In another exchange dated October 30, 2023, Shipman acknowledged concerns from the Jewish community but seemed to downplay their validity: “people are really frustrated and scared about antisemitism on our campus and they feel somehow betrayed by it. Which is not necessarily a rational feeling but it’s deep and it is quite threatening.”
The committee criticized this description as dismissive, especially “considering the violence and harassment against Jewish and Israeli students already occurring on Columbia’s campus at the time.”

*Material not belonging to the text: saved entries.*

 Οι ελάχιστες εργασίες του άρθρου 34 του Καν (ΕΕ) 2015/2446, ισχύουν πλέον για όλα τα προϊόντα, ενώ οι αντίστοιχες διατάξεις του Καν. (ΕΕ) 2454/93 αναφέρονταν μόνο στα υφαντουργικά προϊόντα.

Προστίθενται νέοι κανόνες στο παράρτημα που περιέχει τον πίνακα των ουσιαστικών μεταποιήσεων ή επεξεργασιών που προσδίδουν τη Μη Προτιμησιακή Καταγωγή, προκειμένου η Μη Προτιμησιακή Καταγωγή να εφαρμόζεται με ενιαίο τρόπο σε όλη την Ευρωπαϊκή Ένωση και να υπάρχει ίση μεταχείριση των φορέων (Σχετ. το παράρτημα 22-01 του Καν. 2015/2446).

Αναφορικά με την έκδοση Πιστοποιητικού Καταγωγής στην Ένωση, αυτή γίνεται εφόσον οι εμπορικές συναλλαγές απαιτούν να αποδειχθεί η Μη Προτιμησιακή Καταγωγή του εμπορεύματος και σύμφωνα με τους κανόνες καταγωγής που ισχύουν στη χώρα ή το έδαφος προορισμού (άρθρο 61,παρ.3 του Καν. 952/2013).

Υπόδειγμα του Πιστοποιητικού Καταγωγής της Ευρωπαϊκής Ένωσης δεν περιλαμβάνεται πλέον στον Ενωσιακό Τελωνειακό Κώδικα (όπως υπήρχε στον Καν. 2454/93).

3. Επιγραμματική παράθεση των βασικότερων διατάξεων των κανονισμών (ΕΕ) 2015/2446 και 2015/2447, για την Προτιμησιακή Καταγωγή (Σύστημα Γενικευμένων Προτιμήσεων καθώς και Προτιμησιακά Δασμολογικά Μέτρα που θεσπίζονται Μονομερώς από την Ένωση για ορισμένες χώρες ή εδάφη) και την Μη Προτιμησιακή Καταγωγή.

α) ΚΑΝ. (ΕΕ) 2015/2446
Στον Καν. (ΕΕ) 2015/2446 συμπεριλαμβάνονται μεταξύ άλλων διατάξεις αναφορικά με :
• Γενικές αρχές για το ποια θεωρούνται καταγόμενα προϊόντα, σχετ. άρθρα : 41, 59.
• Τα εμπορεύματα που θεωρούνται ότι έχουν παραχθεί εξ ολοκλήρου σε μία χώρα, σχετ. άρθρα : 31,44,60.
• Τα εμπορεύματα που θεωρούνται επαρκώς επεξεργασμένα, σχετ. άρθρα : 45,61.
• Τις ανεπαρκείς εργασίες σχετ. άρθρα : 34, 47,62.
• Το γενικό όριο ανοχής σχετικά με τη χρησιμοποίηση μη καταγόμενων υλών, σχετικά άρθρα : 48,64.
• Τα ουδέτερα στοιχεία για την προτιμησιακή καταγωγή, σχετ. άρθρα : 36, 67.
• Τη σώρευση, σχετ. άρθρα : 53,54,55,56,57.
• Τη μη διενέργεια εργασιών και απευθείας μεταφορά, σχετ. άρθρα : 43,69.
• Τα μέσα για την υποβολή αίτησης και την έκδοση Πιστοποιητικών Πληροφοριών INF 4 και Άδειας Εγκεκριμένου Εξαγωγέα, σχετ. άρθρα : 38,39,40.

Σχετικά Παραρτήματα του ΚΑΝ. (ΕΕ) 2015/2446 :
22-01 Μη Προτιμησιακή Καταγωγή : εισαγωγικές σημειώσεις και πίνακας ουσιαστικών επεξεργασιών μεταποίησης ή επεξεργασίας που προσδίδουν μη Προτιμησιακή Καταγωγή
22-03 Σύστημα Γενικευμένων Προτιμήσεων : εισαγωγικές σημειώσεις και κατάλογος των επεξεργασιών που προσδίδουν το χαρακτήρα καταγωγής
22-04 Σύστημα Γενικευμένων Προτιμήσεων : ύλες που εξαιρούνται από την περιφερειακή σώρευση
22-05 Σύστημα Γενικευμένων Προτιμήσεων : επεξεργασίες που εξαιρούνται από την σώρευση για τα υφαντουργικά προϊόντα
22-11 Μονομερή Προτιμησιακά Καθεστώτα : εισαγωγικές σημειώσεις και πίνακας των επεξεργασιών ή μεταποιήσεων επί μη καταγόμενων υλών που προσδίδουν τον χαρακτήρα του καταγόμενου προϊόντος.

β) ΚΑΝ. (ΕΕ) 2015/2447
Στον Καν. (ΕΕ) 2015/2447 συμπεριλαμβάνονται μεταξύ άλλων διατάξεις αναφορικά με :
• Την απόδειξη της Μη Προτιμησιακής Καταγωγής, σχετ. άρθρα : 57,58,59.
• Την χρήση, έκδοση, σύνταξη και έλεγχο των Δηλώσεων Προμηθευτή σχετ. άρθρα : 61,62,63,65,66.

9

Reacting to Columbia’s claim that the messages were taken out of context, Rep. Walberg pushed back forcefully. “Two years ago, college and university administrators famously stated ‘it depends on the context’ to defend their lack of response to antisemitism on their campuses. Now, Columbia University is using this tired practice of blaming ‘context’ for their acting president’s questionable texts and emails,” he told Breitbart News. “Americans are smarter than these institutions seem to think and can see through this overused line.”
The disclosures come as Columbia tries to recover from a loss of $400 million in federal funding, which the Trump administration revoked in March, citing the university’s failure to protect Jewish students from harassment. In June, federal officials also alleged that Columbia was out of compliance with accreditation requirements and in violation of anti-discrimination laws.
Shipman has reportedly accepted some of the administration’s conditions to restore funding, including a campus mask ban and authorization for university police to detain and remove students as needed, according to The New York Post.
In a private letter, Shipman wrote that Columbia is “committed to restoring our critical partnership with the federal government as quickly as possible, so that thousands of our faculty and researchers and students can get back to the essential work they do on behalf of humanity.”